Today the Shadow Brexit Secretary will confirm that the party is set to oppose Theresa May’s Chequers deal, having determined that it cannot meet Labour’s “six tests”. More importantly though, he will say “if we cannot get a General Election Labour must support all options remaining on the table, including campaigning for a public vote”. This position, agreed late on Sunday night, is expected to be ratified by conference delegates today.
The wording “all options remaining on the table” signals a shift in Party policy. Corbyn had previously ruled out another referendum, saying he’d much rather the issue be resolved at a General Election. But he has buckled to grassroots and union pressure – who are overwhelmingly Remain supporters – and vowed to respect the decision of party members. This edges the party definitively in the direction of a second referendum as they have promised to oppose a “blind Brexit”, ruling out support for a “no deal” and what they see as a vague fudge in the form of Chequers.

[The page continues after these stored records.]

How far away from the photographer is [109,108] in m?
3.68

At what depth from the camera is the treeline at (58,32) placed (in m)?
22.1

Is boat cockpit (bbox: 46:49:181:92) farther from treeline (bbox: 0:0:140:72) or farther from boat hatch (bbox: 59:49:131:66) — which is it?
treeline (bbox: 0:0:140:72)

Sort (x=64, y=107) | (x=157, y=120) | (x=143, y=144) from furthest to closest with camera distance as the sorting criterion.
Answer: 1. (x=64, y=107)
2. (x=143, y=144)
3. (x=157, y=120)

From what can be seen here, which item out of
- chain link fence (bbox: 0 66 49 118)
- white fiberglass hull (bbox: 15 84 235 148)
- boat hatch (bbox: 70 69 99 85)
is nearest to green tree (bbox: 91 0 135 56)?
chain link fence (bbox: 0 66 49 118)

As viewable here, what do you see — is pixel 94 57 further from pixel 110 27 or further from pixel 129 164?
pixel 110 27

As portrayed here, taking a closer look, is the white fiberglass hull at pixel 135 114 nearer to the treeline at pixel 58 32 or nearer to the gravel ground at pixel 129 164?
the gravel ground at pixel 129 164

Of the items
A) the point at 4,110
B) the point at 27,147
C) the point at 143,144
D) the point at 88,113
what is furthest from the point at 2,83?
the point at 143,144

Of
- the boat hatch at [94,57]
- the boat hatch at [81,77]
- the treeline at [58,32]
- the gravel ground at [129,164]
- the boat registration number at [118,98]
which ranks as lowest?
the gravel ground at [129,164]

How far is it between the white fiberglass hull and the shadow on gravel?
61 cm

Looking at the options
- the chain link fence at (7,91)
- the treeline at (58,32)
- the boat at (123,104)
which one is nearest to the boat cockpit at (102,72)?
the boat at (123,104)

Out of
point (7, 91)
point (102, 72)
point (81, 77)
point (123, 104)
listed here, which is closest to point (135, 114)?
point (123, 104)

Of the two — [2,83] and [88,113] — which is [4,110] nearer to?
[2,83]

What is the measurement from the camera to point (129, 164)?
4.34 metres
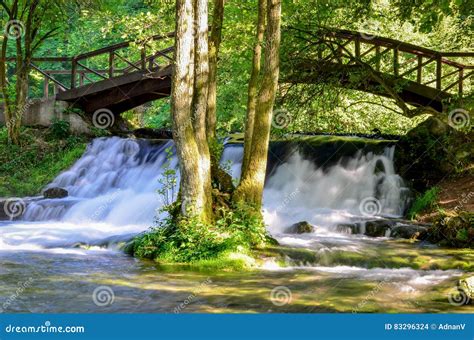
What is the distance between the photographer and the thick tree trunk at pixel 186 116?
10.5 meters

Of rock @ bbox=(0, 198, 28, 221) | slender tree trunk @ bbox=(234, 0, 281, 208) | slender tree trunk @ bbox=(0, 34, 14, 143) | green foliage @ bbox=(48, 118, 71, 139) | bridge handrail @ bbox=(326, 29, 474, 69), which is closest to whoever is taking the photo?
slender tree trunk @ bbox=(234, 0, 281, 208)

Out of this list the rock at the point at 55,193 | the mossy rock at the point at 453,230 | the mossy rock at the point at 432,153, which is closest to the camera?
the mossy rock at the point at 453,230

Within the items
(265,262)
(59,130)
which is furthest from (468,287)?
(59,130)

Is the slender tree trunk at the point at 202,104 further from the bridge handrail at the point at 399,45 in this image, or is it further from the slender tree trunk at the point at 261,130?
the bridge handrail at the point at 399,45

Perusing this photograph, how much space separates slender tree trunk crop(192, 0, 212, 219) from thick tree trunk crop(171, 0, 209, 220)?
15 cm

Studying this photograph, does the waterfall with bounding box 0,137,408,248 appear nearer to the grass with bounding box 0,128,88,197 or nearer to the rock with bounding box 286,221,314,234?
the rock with bounding box 286,221,314,234

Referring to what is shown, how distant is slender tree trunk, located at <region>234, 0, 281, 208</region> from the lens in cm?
1162

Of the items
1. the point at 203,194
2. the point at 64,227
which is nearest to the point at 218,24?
the point at 203,194

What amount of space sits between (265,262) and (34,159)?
12.5m

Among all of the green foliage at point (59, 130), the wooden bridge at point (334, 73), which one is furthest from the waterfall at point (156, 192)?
the green foliage at point (59, 130)

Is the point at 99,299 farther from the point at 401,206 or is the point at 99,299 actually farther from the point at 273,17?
the point at 401,206

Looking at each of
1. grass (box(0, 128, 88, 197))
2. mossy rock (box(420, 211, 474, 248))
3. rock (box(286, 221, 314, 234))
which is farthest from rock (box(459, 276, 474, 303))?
grass (box(0, 128, 88, 197))

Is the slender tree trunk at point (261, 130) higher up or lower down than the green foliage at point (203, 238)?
higher up

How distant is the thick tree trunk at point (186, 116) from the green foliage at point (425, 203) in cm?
634
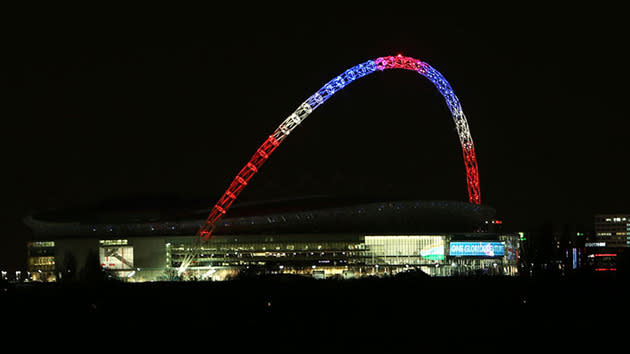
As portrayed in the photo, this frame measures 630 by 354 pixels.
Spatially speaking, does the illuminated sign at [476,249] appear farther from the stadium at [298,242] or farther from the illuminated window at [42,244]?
the illuminated window at [42,244]

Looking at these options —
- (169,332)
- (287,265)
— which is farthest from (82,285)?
(169,332)

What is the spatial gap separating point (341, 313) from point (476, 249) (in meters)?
93.5

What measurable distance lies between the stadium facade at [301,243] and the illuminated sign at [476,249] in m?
0.18

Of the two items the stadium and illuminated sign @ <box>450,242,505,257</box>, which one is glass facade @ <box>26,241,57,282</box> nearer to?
the stadium

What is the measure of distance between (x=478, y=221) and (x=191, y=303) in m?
92.7

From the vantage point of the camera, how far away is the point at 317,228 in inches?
6811

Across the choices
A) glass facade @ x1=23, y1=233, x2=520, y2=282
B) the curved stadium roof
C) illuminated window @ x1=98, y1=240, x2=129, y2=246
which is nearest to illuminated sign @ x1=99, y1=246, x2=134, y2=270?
→ glass facade @ x1=23, y1=233, x2=520, y2=282

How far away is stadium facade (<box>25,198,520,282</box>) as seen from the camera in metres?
169

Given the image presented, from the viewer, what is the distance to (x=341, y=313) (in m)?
84.6

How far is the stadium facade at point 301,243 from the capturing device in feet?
555

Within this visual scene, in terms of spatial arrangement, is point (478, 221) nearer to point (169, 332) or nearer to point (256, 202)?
point (256, 202)

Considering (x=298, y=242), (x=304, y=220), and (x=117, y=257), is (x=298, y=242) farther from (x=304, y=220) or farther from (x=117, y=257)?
(x=117, y=257)

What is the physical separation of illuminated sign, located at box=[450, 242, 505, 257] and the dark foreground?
47.4 m

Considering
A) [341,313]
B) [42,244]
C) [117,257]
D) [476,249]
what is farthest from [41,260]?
[341,313]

Interestingly, this new position could set the Labour membership (and therefore Momentum) off on a collision course towards Corbyn and McDonnell, who fear the impact on the party’s support in leave-voting areas if it appears to be seeking to overturn the referendum result.

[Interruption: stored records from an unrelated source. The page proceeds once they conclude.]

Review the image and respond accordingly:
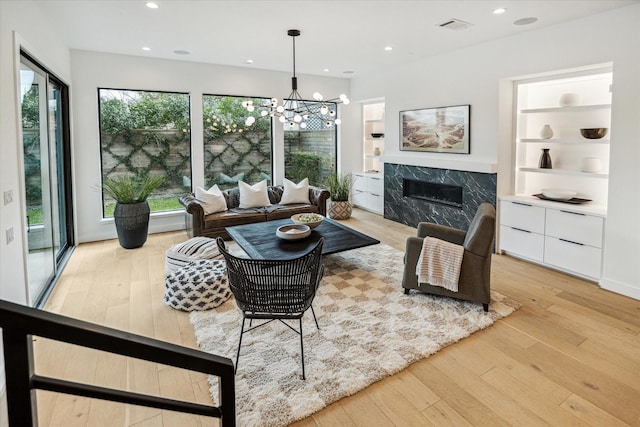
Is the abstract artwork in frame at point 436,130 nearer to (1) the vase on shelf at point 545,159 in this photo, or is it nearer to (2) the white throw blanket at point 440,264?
(1) the vase on shelf at point 545,159

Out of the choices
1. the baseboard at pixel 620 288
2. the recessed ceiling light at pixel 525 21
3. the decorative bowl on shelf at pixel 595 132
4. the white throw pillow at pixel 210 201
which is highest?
the recessed ceiling light at pixel 525 21

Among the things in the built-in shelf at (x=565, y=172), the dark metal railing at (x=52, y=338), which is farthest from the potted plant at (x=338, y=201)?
the dark metal railing at (x=52, y=338)

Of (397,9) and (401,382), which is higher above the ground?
(397,9)

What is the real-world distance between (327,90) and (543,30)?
425 centimetres

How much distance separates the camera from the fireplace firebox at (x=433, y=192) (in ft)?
19.7

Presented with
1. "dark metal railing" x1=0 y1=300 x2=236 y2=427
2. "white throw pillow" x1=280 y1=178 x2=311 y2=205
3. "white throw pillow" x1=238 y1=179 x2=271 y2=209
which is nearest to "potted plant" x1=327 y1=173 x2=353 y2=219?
"white throw pillow" x1=280 y1=178 x2=311 y2=205

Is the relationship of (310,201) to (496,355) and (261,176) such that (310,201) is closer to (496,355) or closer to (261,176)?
(261,176)

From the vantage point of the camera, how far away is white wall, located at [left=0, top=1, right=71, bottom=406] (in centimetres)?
274

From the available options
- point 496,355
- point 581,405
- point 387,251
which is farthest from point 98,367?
point 387,251

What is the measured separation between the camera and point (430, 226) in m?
4.09

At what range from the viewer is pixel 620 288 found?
3.95 meters

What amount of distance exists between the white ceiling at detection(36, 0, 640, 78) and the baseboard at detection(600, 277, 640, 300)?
2.72m

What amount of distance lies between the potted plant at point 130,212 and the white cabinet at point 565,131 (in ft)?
17.2

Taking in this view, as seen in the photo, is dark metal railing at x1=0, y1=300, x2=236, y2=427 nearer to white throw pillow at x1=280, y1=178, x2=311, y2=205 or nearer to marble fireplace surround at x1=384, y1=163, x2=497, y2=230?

Before the policy has even been put to the conference floor the tension and splits right at the top are plain to see. Despite supposedly agreeing to the “all options” option on Sunday night, McDonnell signalled that he would try to thwart the move, saying at a fringe yesterday morning that any second EU referendum would only be on the terms of the Brexit deal itself – not on whether to reverse the original decision to leave. A classic 180 turn.
This sparked an outcry from other senior Labour figures and activists, which prompted him to clarify later in the day that all options were indeed still on the table, a point reinforced by Keir Starmer. A full 360.
Sir Keir will say today that Labour has a message for the Prime Minister: “If your party wants to tear itself apart, that’s fine, but you’re not taking our country with you”. But it might not be just the Tories that have got themselves in a tangle. Will Labour’s new position pit the “Oh Jeremy Corbyn-ers” against the man himself?